- _Selected excerpt_:
★ ★ ★ ★ ★ ★ ★
Some of the nation’s religious leaders who are said to have lobbied heavily for the bill are themselves guilty of this extravagance. They are adherents of the prosperity gospel that glorifies material wealth. They use all kinds of dubious means to acquire riches that they then use to over-consume just like the non-religious people do.

America’s insane gun culture is another favorite import to Ghana. Armed robberies and use of guns in carjackings are rampant in the country nowadays. Ghanaians have also acquired a taste for big, fancy houses that have become juicy targets for these armed criminals. In response, increasing numbers of citizens are buying guns for self-protection due to lax law enforcement by the state. The country might soon find itself dealing with the same gun saturation problem that plagues America today.

The thing I love the most about the Western world is the culture of discipline that exists here. It is what makes the trains run on time, and allows everything else to function well. Many societies elsewhere are blessed with abundant natural resources that are mostly wasted because of indiscipline. Large numbers of African countries, including Ghana, fall in that category.
★ ★ ★ ★ ★ ★ ★
- _Extracted information_:
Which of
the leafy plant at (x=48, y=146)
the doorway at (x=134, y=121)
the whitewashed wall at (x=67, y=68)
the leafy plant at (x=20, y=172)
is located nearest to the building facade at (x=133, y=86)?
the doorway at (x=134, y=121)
★ ★ ★ ★ ★ ★ ★
- _Required tasks_:
A - Duplicate word for word the stretch of the essay on Ghana from "America’s insane gun" through "in that category.".
B - Pick up the essay on Ghana after its last sentence and write the next part.
You can set the listing aside entirely.

- _Answers to the exercise_:
A -
America’s insane gun culture is another favorite import to Ghana. Armed robberies and use of guns in carjackings are rampant in the country nowadays. Ghanaians have also acquired a taste for big, fancy houses that have become juicy targets for these armed criminals. In response, increasing numbers of citizens are buying guns for self-protection due to lax law enforcement by the state. The country might soon find itself dealing with the same gun saturation problem that plagues America today.

The thing I love the most about the Western world is the culture of discipline that exists here. It is what makes the trains run on time, and allows everything else to function well. Many societies elsewhere are blessed with abundant natural resources that are mostly wasted because of indiscipline. Large numbers of African countries, including Ghana, fall in that category.

B -
Discipline is the one foreign culture that I would dearly love to see Ghanaians import into the country. But unfortunately, most people there seem to be allergic to it. There is little evidence that the broader society is interested in acquiring that trait. A large majority of the population just wants to enjoy the good life without having to work too hard for it.

Ghana’s perennial electricity crisis has been well documented. The problem is entirely due to lack of discipline. I have had a decades-long front-row seat as a professional to observe how America’s electricity grid operates. The lights stay on pretty much all the time in America simply because the engineers and the general population, collectively, do some very basic things well. The system works here because it is a chain without weak links.

In contrast, Ghana’s electricity supply system has many brittle parts. The most fragile is the distribution sector, which for years has been unable to carry out its simple mission of issuing invoices and collecting payments for the power it sends to homes and businesses. The entire system is therefore starved of the funds it needs to operate, hence the constant blackouts. Instead of addressing that simple problem, the government spent millions of dollars on expensive foreign consultants who prescribed solutions that were mostly wrong. The country has ended up with generation capacity that is more than double what actual demand is, and a byzantine electricity grid that the engineers are struggling to operate. And because all that capacity was procured under long-term contracts, Ghana is stuck paying hundreds of millions of dollars for something it doesn’t need, while the distribution system, where the real problems are, continues to wither.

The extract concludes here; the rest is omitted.